ECLI:NL:RBGEL:2014:6208

Rechtbank Gelderland

Datum uitspraak
2 oktober 2014
Publicatiedatum
30 september 2014
Zaaknummer
AWB-14_1498
Instantie
Rechtbank Gelderland
Type
Uitspraak
Rechtsgebied
Bestuursrecht; Socialezekerheidsrecht
Procedures
  • Eerste aanleg - enkelvoudig
Vindplaatsen
  • Rechtspraak.nl
AI samenvatting door LexboostAutomatisch gegenereerd

Toekenning van persoonsgebonden budget voor verblijf in kleinschalig wooninitiatief

In deze zaak heeft de Rechtbank Gelderland op 2 oktober 2014 uitspraak gedaan in een geschil tussen eiser, een verzekerde die woont in een kleinschalig wooninitiatief, en de Raad van bestuur van Agis Zorgkantoor te Amersfoort, de verweerder.

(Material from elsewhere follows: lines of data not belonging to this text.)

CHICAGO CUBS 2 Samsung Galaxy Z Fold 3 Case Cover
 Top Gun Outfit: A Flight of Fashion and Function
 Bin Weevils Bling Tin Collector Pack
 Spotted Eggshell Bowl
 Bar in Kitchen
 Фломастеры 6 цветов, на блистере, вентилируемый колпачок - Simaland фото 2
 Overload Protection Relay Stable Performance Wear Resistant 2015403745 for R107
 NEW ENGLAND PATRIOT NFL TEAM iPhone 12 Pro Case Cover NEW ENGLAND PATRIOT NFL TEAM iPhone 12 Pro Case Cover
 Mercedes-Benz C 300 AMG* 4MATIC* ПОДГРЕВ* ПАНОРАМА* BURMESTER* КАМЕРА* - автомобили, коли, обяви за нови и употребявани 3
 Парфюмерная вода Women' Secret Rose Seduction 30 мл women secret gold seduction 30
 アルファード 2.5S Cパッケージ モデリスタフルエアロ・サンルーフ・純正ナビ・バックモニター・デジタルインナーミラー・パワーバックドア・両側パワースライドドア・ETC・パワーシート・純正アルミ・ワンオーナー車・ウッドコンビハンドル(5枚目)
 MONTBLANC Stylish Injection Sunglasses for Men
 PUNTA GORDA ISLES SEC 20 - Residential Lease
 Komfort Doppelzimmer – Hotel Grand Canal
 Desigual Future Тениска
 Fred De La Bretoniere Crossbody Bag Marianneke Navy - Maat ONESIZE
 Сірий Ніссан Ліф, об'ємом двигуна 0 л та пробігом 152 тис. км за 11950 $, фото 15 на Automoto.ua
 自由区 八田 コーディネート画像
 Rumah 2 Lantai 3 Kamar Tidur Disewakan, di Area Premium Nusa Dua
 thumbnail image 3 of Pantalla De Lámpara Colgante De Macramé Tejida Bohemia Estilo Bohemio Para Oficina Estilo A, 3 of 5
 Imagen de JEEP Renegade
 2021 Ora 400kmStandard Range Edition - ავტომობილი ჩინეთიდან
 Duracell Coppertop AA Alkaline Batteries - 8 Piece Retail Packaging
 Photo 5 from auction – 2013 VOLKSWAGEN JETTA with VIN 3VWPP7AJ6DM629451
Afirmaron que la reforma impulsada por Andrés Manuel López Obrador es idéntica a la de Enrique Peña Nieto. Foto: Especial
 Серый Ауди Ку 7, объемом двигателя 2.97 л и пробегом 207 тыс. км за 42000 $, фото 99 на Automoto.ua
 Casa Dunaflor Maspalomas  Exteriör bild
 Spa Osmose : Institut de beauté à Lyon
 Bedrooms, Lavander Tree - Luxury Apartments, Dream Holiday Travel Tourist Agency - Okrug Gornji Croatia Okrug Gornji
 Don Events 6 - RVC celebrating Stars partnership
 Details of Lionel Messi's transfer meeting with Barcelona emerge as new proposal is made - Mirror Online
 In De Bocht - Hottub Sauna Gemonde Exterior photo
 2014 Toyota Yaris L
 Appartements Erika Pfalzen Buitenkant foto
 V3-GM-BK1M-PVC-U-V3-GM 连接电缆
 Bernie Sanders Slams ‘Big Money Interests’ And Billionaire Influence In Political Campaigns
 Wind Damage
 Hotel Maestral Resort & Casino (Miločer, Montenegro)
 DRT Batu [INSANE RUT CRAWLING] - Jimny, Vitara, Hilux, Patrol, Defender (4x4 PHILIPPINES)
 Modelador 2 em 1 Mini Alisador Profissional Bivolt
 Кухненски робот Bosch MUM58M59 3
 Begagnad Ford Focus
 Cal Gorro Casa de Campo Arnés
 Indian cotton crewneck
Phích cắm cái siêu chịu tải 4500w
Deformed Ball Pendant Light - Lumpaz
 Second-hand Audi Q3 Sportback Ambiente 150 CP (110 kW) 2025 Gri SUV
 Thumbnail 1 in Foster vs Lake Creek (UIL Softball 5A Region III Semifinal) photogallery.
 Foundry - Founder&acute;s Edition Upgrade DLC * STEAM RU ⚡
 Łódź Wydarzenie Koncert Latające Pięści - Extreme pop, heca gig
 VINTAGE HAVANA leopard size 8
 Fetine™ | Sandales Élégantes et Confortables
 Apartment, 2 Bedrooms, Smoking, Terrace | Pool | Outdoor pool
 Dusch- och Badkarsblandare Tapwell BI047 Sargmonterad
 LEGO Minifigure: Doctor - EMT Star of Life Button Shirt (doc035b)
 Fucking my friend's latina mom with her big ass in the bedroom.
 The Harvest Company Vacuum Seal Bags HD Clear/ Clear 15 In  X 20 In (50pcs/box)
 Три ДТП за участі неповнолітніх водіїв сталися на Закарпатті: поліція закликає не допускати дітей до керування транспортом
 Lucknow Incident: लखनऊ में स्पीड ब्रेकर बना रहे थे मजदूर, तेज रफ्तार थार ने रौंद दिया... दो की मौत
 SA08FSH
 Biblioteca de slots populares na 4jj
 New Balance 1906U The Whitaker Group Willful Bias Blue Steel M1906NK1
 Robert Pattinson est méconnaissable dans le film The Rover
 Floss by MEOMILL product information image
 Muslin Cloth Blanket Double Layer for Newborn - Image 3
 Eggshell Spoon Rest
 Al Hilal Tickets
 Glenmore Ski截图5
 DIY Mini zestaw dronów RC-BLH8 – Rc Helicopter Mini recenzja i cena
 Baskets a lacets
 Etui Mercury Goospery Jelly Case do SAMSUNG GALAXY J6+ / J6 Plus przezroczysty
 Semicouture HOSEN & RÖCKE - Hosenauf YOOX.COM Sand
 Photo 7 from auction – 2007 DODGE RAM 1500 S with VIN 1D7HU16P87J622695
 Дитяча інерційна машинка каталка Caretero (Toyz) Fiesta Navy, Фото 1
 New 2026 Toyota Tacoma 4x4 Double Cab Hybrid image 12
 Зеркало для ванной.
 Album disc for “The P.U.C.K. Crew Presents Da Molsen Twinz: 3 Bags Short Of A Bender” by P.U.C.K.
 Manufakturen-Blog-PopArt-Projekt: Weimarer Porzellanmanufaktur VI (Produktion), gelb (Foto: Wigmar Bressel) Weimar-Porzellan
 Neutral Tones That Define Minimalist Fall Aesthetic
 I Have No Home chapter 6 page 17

Eiser had verzocht om een verhoging van zijn persoonsgebonden budget (pgb) met € 4.000,- wegens zijn verblijf in het wooninitiatief. Verweerder had dit verzoek afgewezen, maar later het bezwaar van eiser deels gegrond verklaard en het pgb met terugwerkende kracht verhoogd met € 1.249,32, ingaande op 9 september 2013. Eiser ging in beroep tegen dit besluit.

De rechtbank heeft vastgesteld dat eiser al op 1 januari 2013 woonde in het kleinschalig wooninitiatief en dat hij aan de voorwaarden voor de toekenning van de verhoging voldeed. De rechtbank oordeelde dat de inschrijving in de Gemeentelijke basisadministratie (Gba) niet bepalend is voor de toekenning van de verhoging van het pgb. De rechtbank concludeerde dat verweerder ten onrechte had gesteld dat de verhoging pas kon worden toegekend vanaf de datum van inschrijving in de Gba. De rechtbank vernietigde het bestreden besluit en herstelde het primaire besluit door de volledige verhoging van € 4.000,- toe te kennen aan eiser.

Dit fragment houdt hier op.